# Do you need a sub with bookshelf speakers?



## Birdman74

I need some Small subwofer recommendations, I know this forum is mainly Head Fi but I figure there might be plenty of audiophiles and sound enthusiasts who know about receivers and sound systems. 

I am getting a pair of Wharfedale Bookshelf Speakers and a Wharfedale Center speaker free with a receiver, I have never used bookshelf's before and I was wondering if I needed a sub to go along with it for bass? Most of the sub listings I came across are too huge for my little room or cost way over $100..

Anyway, do I even need sub with bookshelf's or do they have any bass? Currently I have a cambridge four point surround setup, Which has a powered sub that the speakers connect to the back of it; it overall sounds pretty decent for my small room or could I maybe wire my Cambridge PC Speakers sub to it with a 3.5mm to RCA cable?? It has 2 outputs, Front and Rear 3.5mm Jacks, I also have a cheap crappy In The Box HT System somewhere that had a Sub (but I dont like it). gimme some suggestions...


----------



## ToddTheMetalGod

With bookshelf speakers I would suggest a small sub, as to not overpower the rest of the sound signature and give it a little bit more kick. It's not absolutely necessary, but the bass might not extend as far as you would like. With a properly calibrated crossover you'll have a lot more detail and texture in the lower frequencies and it won't feel as anemic. Crossover also allows the speakers to produce better mid-range and highs without the bass muddying the quality.


----------



## Birdman74

Ya I most definitely want a small sub, just to add proper bass to the Bookshelf setup, any suggestions? I am going to be running the setup from a amp / avr that has all the speaker outputs and connectors, Not sure what you mean by Crossover but I dont think I will need anything special here since the amp has the sub out and everything?

How about something like this? http://i.oodleimg.com/item/2957766178u_3x424x360f?1340279879 

Its a powered sub, Aiwa TS-W5HR. I found a few locally, it has changable frequency from 60hz, 90hz & 120hz although I think I should be able to change that from the avr itself?


----------



## ToddTheMetalGod

The crossover point is the frequency at which you start passing all of the lower frequencies to the sub. For example, if the crossover point was set at 100Hz, everything below 100Hz would be sent to the sub and the speakers would receive everything above 100Hz. It just makes for a cleaner sound from both the sub woofer and the speakers. And these changable frequencies are the crossover point and you should be able to change it from the AVR as well. I would change the setting on both just to make sure the speakers aren't unnecessarily producing the low frequencies. I've never heard it so I'm not sure about the quality, but it should fit in well with the setup since it doesn't seem to take enough wattage to be overpowering. I'm afraid it might be a little underwhelming though, considering you have a center channel as well. It'll definitely be better than the speakers alone though and if you feel underwhelmed you can leave the crossover on the receiver off so both the speakers and sub are producing the low frequencies.


----------



## Birdman74

So Does Sony basically suck in the speaker or subwoofer department?
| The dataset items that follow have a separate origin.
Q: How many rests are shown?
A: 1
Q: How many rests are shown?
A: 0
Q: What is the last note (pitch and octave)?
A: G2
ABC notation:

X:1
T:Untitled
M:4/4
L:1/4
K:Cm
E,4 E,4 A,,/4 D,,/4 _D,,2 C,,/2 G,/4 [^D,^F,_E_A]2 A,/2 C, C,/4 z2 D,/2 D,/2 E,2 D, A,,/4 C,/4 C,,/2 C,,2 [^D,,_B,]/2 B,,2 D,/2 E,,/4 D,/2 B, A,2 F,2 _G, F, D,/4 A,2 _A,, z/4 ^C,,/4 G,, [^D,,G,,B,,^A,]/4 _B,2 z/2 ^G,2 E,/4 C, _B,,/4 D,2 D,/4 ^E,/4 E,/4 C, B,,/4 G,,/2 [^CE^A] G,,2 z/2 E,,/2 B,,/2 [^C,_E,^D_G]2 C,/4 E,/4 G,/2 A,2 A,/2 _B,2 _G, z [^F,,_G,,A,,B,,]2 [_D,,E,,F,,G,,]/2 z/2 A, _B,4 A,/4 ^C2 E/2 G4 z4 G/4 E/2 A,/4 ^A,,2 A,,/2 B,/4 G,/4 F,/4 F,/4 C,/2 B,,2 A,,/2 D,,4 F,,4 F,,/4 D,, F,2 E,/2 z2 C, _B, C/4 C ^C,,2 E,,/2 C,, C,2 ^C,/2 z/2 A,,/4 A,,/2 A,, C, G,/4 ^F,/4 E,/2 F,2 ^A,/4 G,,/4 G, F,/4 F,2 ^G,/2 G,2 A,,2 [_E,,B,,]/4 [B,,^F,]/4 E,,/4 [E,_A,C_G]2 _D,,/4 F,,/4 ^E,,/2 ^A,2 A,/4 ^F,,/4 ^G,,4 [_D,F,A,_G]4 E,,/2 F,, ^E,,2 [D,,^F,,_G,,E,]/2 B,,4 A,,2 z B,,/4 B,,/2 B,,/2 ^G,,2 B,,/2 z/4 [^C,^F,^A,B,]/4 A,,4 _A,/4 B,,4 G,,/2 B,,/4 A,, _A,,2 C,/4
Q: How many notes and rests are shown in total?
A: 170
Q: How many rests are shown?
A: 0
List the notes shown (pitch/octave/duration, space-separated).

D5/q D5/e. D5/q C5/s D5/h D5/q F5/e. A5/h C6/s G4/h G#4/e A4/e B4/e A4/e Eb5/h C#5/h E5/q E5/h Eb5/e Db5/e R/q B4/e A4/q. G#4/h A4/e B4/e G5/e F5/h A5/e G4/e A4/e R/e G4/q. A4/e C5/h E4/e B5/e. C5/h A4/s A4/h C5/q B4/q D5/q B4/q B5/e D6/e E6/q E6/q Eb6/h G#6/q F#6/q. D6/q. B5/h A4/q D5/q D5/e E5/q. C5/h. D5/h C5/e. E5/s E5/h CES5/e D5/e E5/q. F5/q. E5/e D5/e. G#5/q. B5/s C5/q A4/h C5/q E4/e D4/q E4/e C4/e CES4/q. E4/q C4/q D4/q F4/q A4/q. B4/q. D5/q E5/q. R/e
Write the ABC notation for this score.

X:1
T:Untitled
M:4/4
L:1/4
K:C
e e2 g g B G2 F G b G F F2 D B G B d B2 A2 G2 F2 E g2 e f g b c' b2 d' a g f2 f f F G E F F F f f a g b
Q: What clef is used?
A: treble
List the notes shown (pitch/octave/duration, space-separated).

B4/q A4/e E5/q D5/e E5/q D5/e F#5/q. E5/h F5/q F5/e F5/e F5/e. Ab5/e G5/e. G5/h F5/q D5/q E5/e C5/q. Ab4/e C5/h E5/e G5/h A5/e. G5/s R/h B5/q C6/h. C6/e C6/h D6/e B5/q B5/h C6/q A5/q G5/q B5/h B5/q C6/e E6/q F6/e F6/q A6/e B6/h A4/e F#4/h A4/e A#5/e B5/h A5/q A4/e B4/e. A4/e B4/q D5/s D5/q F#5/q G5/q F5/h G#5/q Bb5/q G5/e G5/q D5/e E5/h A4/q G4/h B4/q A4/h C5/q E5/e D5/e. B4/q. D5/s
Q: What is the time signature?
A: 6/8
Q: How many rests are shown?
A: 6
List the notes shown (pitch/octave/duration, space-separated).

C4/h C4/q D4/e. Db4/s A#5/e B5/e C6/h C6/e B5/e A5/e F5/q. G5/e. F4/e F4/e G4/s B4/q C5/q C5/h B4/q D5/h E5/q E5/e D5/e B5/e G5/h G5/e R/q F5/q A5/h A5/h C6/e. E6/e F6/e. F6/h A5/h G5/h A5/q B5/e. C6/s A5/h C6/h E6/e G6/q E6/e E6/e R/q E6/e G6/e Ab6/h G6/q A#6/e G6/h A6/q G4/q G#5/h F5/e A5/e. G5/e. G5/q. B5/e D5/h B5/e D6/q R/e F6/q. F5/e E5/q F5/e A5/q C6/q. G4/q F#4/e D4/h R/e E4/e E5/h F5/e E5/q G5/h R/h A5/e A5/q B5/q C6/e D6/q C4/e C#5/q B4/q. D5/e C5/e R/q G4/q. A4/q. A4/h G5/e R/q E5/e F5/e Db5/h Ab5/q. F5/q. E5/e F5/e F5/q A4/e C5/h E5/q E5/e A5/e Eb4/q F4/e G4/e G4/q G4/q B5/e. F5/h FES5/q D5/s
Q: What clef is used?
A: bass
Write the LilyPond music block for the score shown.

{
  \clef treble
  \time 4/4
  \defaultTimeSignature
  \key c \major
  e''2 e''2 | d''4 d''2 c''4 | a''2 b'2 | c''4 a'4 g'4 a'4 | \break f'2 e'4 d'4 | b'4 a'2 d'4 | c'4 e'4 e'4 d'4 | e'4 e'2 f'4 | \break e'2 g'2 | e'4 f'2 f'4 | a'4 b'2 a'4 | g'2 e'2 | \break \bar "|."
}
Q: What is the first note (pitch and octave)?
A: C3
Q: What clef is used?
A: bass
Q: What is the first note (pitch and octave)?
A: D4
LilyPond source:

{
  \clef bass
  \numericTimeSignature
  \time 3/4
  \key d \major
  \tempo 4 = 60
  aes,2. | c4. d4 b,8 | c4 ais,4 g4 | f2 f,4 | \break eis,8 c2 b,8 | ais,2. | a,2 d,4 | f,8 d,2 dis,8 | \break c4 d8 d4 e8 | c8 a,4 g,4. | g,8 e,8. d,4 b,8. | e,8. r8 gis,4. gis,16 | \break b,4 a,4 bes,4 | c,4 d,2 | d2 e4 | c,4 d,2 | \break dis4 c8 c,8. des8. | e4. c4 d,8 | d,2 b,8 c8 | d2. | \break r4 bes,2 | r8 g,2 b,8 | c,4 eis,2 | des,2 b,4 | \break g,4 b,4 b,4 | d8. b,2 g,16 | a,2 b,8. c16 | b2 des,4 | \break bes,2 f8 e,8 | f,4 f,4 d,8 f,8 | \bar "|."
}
Because I saw a few Sony Subwoofers from their HT systems going for next to nothing, found 2 listings for _Sony-SA-WMS230_ also going for next to nothing. How bad can it be? I want good bass not house shaking but something Good to compliment my speakers. I dont know if I should go for them or save some money and go for something else like in the $100+ range?


----------



## smellyfungus

anything home theater is probably gonna be terrible in comparison to separate components. i would recommend perusing avsforum's for advice. will save you a headache and help you make the right decision the first time. i haven't looked at subs for a while so i don't have any recommendations for subs around $100.
  everything is gonna be based on your room size for what you may need. also crossover is typically recommended to be set at 80hz. i forgot the exact terms but if its higher you can basically position the frequencies instead of it blending with your speakers.


----------



## ToddTheMetalGod

Yeah I honestly don't know much about speakers, I stick to headphones since my parents don't like me blasting music (which I typically do, I like powerful speaker systems). Crossover is typically set at 80Hz. I would recommend reading the specifications for the speakers and subwoofer, and setting it accordingly since not all setups are the same. AVSForum is a great place, sort of like the equivalent of Head-Fi for speakers.


----------



## ScaryFatKidGT

Pioneer SW-8 or the Polk PSW10 or what ever there on is for $85 on amazon, or were you looking for something more expensive but just small?
   
  What wharfedales did you get? 10.1's? If you jump for the 10.2's you could probably live without a sub, it depends on what your looking to get out of it. For example if you take the $100 that you spend going for the 10.2's over the 10.1's on a sub you will get a lot more bass, but then you have a 3rd thing to deal with.
   
  And I would go 80hhz with book shelves.


----------